Retailer Also Wants To Expand on 'Experiential' Model, Stores as Fulfillment Centers

Photo Courtesy of wolterke.

Best Buy has a plan to open more outlet stores catering to bargain hunters looking for deals on TVs, appliances and other consumer electronics. What it does not plan to do is take more real estate to house those outlets.

In a Thursday call with investors, company executives laid out plans to double the number of outlet stores Best Buy operates while thinning the herd elsewhere, though executives were quick to emphasize the value of brick-and-mortar retail. The company has 16 outlet stores and expects to double that number by the end of its upcoming fiscal year, and Chief Financial Officer Matt Bilunas estimated that the company would close 20 to 30 stores in that time, which he said was a pattern consistent with Best Buy's last five years.

The Minneapolis-based company has been experimenting with outlets since at least 2016 and now has locations in 13 states.

The discount operation yields several distinctive benefits, explained Damien Harmon, executive vice president of omnichannel for Best Buy. They alleviate space and capacity bottlenecks at the retailer's core stores and attract "new and reengaged customers." He estimated that about 16% of Best Buy's outlet shoppers come from outside the company's established base.

Over the next 12 months, Harmon said, Best Buy also intends to renovate 50 stores along a new "experiential" model debuted in Houston in 2020. The Houston prototype has more showcase space for product categories Best Buy is sinking its teeth into: health and fitness technology, e-transportation, and outdoor furniture and devices. Like Target Corp., its hometown peer, Best Buy's experiential model also makes heavy use of the "store-within-a-store" concept for brands such as Microsoft and Apple.

Best Buy is also following Target's lead by making its retail locations double as hubs for fulfillment of online orders. Company executives touted the success of a pilot project the company rolled out in the fall in Charlotte, North Carolina, that used this more "holistic" approach, which views stores as cogs in a single local logistics network rather than individual shops.

"The ways people are shopping today are entirely different than how they shopped two years ago. And our stores and the way they operate need to change and adjust accordingly," Harmon said. "This work in Charlotte is a manifestation of the shopping evolution and this pilot leverages all of our assets in a full portfolio strategy across stores, fulfillment, services, outlets, consultation labor, and we bring it all together with our digital app."

Changes Best Buy made in the Charlotte market are a bellwether for how it may tweak its broader store count in the years to come. According to the company's Thursday presentation to investors, Best Buy began 2021 with 12 locations in and around Charlotte, ranging in size from 20,000 to 45,000 square feet. Over the last six months it closed one location, turned another into an outlet store and renovated the remaining 10.

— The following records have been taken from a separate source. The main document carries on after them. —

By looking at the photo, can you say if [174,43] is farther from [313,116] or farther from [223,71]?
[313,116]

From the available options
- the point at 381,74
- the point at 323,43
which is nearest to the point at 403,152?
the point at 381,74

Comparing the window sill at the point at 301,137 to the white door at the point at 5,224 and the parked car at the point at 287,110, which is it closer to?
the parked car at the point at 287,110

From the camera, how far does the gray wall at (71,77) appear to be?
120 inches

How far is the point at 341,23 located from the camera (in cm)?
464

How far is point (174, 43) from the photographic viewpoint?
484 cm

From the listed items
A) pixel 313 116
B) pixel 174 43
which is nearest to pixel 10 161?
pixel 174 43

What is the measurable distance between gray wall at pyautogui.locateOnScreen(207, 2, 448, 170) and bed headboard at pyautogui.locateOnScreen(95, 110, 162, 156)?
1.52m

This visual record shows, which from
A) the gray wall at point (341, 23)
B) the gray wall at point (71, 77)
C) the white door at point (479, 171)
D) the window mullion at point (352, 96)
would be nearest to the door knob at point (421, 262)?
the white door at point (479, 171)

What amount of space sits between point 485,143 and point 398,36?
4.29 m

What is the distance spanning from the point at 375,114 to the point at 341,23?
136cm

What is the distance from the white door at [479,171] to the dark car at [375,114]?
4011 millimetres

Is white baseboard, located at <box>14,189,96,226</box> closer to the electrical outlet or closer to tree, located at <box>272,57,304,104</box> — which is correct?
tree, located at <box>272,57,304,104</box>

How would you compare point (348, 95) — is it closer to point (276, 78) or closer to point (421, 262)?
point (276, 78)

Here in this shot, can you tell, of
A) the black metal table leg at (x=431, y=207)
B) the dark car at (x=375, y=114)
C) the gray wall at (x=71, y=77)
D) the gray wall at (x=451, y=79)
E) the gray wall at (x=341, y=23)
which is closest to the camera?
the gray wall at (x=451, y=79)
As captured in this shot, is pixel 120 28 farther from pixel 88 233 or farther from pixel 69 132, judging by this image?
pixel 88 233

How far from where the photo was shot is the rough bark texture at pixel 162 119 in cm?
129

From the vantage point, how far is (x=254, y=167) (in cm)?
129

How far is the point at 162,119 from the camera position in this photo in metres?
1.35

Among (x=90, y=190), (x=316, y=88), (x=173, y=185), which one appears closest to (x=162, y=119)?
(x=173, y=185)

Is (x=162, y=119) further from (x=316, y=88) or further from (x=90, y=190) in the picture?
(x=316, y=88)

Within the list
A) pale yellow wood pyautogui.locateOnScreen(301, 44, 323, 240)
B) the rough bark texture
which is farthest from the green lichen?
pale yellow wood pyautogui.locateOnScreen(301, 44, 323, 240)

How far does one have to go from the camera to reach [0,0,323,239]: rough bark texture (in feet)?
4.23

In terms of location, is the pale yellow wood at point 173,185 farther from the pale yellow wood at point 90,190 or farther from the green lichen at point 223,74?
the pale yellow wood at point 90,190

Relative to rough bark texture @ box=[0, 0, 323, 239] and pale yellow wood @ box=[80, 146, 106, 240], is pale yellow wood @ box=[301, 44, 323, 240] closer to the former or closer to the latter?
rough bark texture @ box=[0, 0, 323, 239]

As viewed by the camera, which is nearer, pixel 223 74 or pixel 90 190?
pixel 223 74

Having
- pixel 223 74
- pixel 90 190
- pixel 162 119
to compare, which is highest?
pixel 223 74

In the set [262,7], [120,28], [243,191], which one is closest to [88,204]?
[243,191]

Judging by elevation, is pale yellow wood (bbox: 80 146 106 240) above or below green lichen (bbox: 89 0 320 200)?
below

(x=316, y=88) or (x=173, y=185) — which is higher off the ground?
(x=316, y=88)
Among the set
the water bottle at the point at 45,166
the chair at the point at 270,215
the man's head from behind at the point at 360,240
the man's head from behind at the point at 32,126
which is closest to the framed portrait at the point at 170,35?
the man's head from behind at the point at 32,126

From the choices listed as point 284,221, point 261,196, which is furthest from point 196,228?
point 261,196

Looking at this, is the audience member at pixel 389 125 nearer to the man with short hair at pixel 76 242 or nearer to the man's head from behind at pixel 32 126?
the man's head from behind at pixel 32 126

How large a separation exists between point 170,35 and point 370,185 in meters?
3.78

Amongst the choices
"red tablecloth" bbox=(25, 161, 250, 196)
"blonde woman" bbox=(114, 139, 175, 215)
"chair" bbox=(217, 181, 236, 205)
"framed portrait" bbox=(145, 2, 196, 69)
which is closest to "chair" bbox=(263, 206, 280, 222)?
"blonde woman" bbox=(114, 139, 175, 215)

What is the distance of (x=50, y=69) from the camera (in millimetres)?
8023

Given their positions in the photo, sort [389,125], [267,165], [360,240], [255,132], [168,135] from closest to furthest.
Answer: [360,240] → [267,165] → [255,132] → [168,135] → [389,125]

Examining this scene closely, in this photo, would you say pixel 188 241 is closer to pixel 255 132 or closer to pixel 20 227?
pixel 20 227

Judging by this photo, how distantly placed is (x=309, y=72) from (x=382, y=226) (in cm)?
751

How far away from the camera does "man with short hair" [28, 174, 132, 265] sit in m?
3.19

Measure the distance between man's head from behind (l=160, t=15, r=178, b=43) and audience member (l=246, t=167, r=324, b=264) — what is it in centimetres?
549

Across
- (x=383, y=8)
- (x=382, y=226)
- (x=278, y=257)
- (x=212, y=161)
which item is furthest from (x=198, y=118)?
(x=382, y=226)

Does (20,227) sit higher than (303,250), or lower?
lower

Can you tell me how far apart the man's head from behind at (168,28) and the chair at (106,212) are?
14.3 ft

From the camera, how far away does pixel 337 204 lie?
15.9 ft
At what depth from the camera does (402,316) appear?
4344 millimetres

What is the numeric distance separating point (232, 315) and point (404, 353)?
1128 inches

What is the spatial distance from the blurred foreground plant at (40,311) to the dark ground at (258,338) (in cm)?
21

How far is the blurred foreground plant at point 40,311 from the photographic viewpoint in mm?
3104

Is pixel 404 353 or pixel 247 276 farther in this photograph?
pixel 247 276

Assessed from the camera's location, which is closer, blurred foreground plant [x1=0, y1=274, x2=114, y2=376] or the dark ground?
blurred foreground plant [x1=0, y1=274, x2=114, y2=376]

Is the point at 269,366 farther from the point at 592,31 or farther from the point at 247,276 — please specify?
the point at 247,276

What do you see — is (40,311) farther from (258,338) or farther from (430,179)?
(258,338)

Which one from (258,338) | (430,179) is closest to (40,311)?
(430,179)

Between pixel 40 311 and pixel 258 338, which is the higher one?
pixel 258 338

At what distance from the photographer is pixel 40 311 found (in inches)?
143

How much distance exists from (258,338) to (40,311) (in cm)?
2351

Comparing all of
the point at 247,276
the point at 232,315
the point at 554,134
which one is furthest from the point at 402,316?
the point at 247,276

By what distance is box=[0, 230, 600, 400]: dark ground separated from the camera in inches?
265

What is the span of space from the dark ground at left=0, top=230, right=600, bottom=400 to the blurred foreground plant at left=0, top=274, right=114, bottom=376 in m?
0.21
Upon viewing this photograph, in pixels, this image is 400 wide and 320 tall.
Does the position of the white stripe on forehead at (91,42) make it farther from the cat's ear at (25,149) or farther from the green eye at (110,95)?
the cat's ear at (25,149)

The remodeled stores have less retail area — in aggregate their sales floor area shrank by about 24% — and twice as much space for behind-the-scenes order fulfillment operations such as warehousing, shipping and packing. In the process, Best Buy pared down its total footprint in Charlotte by about 5%. The stores' retail area now ranges from 15,000 square feet to 35,000.

Best Buy expects the system will optimize its workforce, maximize efficiency and bump up customer engagement and spending, Harmon said. It will use this market experiment "to learn" over the next 12 months and then decide whether such a system can — and should — be scaled across the rest of its portfolio.

The company reported revenue of $16.4 billion in the quarter ended Jan. 29, compared to $16.9 billion for the year-earlier period. It had net income of $626 million in the latest quarter, down from $816 million the previous year. Profit for the full year was $2.5 billion, up from $1.8 billion the year earlier, on sales of $51.8 billion and $47.3 billion, respectively.